··· TEXTE À LIRE ···
Thomas Jefferson/Déclaration de l’indépendance/Texte adopté par le congrès
Déclaration unanime des treize Colonies-Unies.
Lorsque, dans le cours des événements humains, il devient nécessaire pour un peuple de dissoudre les liens politiques qui l’ont attaché à un autre, et de prendre, parmi les puissances de la terre, la place séparée et égale à laquelle les lois de la nature et du Dieu de la nature lui donnent droit, le respect dû à l’opinion de l’humanité l’oblige à déclarer les causes qui le déterminent à la séparation.
Nous tenons pour évidentes par elles-mêmes les vérités suivantes : Tous les hommes sont créés égaux ; ils sont doués par leur créateur de certains droits inaliénables ; parmi ces droits se trouvent la vie, la liberté et la recherche du bonheur. Les gouvernements sont établis parmi les hommes pour garantir ces droits, et leur juste pouvoir émane du consentement des gouvernés. Toutes les fois qu’une forme de gouvernement devient destructive de ce but, le peuple a le droit de la changer ou de l’abolir et d’établir un nouveau gouvernement, en le fondant sur les principes et en l’organisant en la forme qui lui paraîtront les plus propres à lui donner la sûreté et le bonheur. La prudence enseigne, à la vérité, que les gouvernements établis depuis longtemps ne doivent pas être changés pour des causes légères et passagères ; et l’expérience de tous les temps a montré, en effet, que les hommes sont plus disposés à tolérer des maux supportables qu’à se faire justice à eux-mêmes, en abolissant les formes auxquelles ils sont accoutumés. Mais lorsqu’une longue suite d’abus et d’usurpations, tendant invariablement au même but, marque le dessein de les soumettre au despotisme absolu, il est de leur droit, il est de leur devoir de rejeter un tel gouvernement, et de pourvoir, par de nouvelles sauvegardes, à leur sécurité future. Telle a été la patience de ces Colonies, et telle est aujourd’hui la nécessité qui les force à changer leurs anciens systèmes de gouvernement. L’histoire du roi actuel de Grande-Bretagne est l’histoire d’une série d’injustices et d’usurpations répétées, qui toutes avaient pour but direct l’établissement d’une tyrannie absolue sur ces États. Pour le prouver, soumettons les faits au monde impartial.
··· LIGNES RÉPERTORIÉES ···
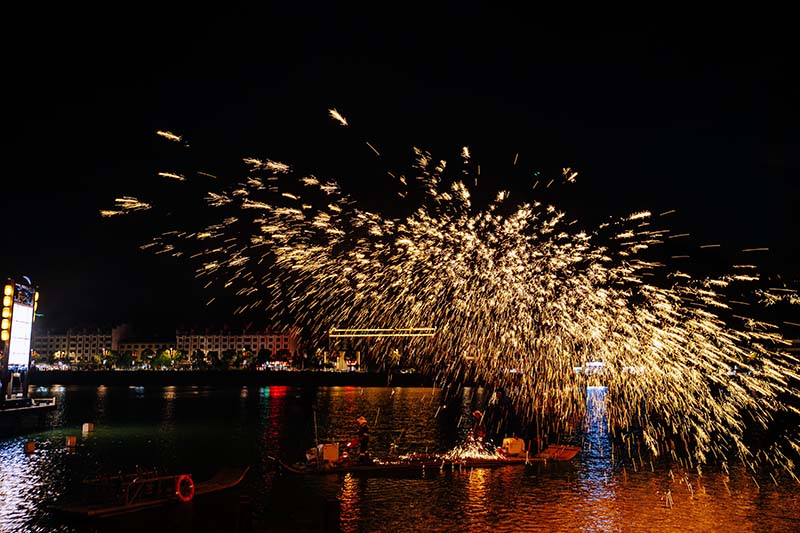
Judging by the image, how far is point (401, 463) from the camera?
2638 cm

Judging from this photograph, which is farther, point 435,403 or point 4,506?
point 435,403

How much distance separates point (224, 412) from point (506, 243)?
36.1m

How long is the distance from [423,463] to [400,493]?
475 centimetres

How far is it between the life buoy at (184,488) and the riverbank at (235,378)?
94.0 meters

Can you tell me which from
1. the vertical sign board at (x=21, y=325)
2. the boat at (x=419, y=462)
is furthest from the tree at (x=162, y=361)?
the boat at (x=419, y=462)

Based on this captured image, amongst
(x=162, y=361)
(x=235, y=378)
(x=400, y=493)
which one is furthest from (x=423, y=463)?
(x=162, y=361)

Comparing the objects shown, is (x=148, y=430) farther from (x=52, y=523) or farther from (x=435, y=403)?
(x=435, y=403)

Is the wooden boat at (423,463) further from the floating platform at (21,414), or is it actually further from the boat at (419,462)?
the floating platform at (21,414)

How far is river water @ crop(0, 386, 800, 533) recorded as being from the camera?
18031mm

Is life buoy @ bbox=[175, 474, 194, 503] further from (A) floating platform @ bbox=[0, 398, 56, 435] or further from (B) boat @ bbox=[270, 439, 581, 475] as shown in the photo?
(A) floating platform @ bbox=[0, 398, 56, 435]

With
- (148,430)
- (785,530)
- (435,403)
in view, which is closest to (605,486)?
(785,530)

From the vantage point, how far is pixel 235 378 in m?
126

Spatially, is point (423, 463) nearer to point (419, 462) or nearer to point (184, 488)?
point (419, 462)

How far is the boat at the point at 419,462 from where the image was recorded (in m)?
25.1
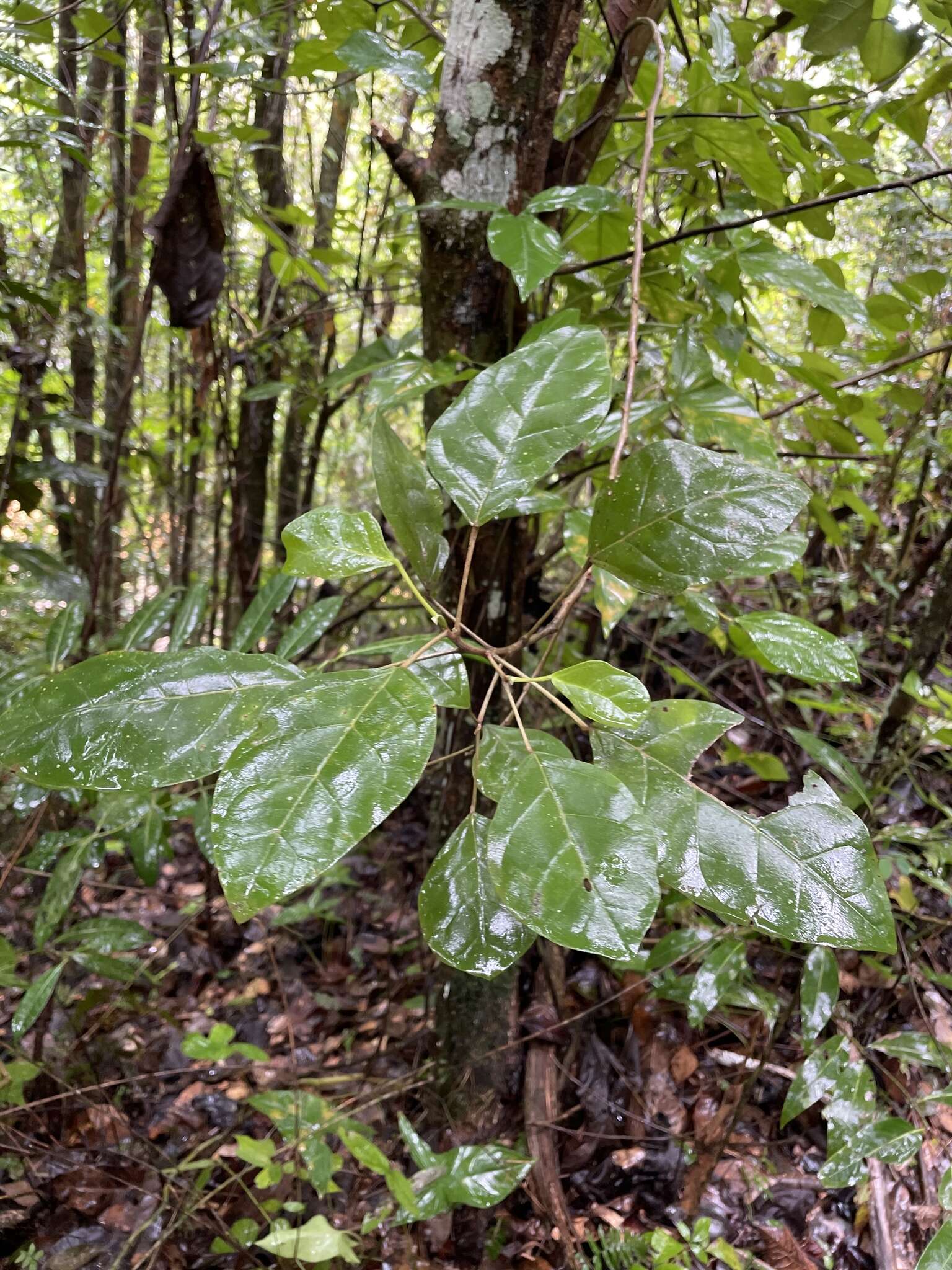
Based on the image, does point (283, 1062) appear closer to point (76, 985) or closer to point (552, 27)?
point (76, 985)

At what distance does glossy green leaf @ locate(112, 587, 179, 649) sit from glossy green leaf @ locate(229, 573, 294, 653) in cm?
13

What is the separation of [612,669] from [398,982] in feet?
5.35

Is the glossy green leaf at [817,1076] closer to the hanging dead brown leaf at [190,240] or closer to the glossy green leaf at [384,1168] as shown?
the glossy green leaf at [384,1168]

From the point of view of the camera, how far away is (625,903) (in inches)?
14.9

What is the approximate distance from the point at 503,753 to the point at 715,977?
32.0 inches

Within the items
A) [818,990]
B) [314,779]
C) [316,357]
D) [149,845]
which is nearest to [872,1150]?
[818,990]

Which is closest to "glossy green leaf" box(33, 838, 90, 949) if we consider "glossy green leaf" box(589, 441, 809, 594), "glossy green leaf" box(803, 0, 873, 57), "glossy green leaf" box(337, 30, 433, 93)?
"glossy green leaf" box(589, 441, 809, 594)

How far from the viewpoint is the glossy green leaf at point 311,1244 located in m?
1.00

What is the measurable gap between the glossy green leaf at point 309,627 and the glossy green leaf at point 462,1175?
A: 2.31ft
···
Résumez la Déclaration d'indépendance en deux phrases.

RÉPONSE COMPLÈTE: Lorsqu'un peuple rompt les liens politiques qui l'attachent à un autre, le respect dû à l'opinion de l'humanité l'oblige à déclarer les causes de cette séparation. Tous les hommes étant créés égaux et dotés de droits inaliénables que les gouvernements doivent garantir, le peuple a le droit de changer ou d'abolir un gouvernement devenu destructeur de ce but, et les Colonies y sont aujourd'hui forcées par les usurpations répétées du roi actuel de Grande-Bretagne, qui visent l'établissement d'une tyrannie absolue sur ces États.